Sweet Flower argued its application was unfairly rejected because of this requirement, which was posted to the city’s website after the company had submitted its application.
It argued that its competitors made similar errors, but their applications were accepted.
“Sweet Flower is wrong,” the tentative ruling says.
“There is nothing wrong with an agency changing the requirement for a permit, even after applications have been submitted,” it continues. “The applicants must then comply with the new requirements.”
Sweet Flower needed to submit a proper location map by the time it was posted on the city’s website, which it did not, it says.
“In contrast to the applications of Atrium, Harvest and Integral, Sweet Flower’s application bore no indica that it (the map) was created by, reviewed by or even seen by a licensed surveyor,” it concludes.
It says the city had “substantial evidence” to reject Sweet Flower’s application and accept the rest, arguing Sweet Flower was treated the same as the rest of its competitors.
Out of nearly a dozen lawsuits against the city for its retail cannabis application process, only one remains: a recently filed suit from retailer MedMen whose application was denied after city officials learned of significant executive turnover.
Every other lawsuit has been dismissed or ruled in the city’s favor.
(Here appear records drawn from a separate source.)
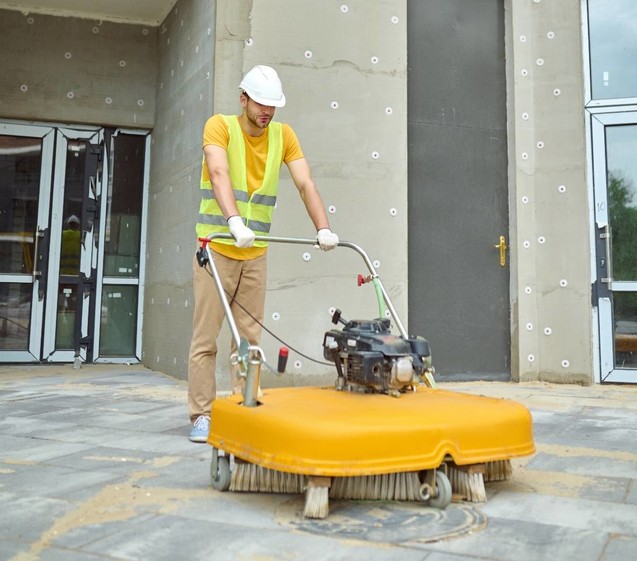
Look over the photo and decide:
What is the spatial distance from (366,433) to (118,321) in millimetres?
4758

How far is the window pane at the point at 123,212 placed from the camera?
5996 mm

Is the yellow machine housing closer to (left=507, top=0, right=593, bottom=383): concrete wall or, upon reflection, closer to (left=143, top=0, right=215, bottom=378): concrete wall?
(left=143, top=0, right=215, bottom=378): concrete wall

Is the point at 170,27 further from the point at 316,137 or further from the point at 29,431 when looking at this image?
the point at 29,431

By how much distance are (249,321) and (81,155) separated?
3.97 meters

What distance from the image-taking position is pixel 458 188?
5016 mm

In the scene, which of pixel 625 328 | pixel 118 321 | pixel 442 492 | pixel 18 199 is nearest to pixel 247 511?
pixel 442 492

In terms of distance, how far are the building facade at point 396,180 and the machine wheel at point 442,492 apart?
268 cm

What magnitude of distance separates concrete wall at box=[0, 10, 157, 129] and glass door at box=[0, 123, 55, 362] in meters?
0.25

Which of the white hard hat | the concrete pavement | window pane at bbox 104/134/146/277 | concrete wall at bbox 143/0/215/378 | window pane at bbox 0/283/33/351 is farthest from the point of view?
window pane at bbox 104/134/146/277

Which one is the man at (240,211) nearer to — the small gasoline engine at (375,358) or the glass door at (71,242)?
the small gasoline engine at (375,358)

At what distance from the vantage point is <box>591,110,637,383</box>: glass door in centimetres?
487

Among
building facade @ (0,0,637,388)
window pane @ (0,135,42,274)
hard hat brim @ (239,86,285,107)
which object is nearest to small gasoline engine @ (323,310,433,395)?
hard hat brim @ (239,86,285,107)

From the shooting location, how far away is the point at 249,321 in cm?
279

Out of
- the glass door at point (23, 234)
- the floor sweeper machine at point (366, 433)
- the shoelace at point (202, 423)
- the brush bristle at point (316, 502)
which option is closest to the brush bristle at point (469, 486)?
the floor sweeper machine at point (366, 433)
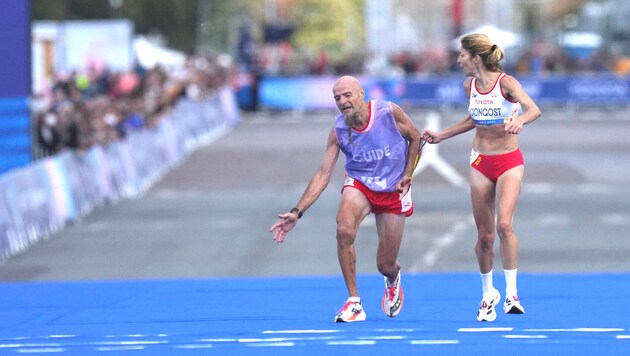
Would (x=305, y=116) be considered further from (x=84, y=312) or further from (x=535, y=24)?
(x=535, y=24)

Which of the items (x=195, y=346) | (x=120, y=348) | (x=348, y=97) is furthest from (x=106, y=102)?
(x=195, y=346)

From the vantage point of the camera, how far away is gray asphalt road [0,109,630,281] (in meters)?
18.1

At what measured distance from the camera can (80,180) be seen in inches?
966

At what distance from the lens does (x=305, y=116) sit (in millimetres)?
54688

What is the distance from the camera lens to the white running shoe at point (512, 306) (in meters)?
11.3

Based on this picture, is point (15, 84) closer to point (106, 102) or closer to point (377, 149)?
point (106, 102)

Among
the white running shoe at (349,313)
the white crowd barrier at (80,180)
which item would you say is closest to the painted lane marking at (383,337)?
the white running shoe at (349,313)

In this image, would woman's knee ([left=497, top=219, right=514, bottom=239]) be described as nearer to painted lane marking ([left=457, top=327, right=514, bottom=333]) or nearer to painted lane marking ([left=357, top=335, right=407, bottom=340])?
painted lane marking ([left=457, top=327, right=514, bottom=333])

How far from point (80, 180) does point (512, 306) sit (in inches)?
565

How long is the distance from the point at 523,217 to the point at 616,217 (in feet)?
4.82

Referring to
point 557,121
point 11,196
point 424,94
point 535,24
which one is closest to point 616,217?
point 11,196

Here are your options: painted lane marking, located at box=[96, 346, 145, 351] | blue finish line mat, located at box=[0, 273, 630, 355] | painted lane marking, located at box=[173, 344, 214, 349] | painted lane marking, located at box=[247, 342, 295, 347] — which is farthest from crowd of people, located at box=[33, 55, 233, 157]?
painted lane marking, located at box=[247, 342, 295, 347]

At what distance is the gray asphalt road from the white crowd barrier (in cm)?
32

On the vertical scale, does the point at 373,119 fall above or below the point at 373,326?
above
Sweet Flower was responsible for bringing the change in MedMen’s ownership to the attention of city officials; the company, led by Dodd, a former lawyer, has been a thorn in the side of all of the city’s successful cannabis applicants.
Sweet Flower still has three outstanding lawsuits, all targeting competitors in Pasadena.
One of those is against Harvest of Pasadena, arguing their application was incomplete and mistakenly approved by city officials.
Meanwhile, it has two lawsuits against Integral Associates Dena, which will soon open its storefront location on March 20.
One suit says the company’s proposed storefront location flies in the face of city law and was mistakenly approved by city officials. The other suit says the company saw a similar change of ownership as MedMen, and thus should be disqualified from the process.
City officials previously examined the change of ownership and determined it was inconsequential to the business operations, a decision Sweet Flower contests.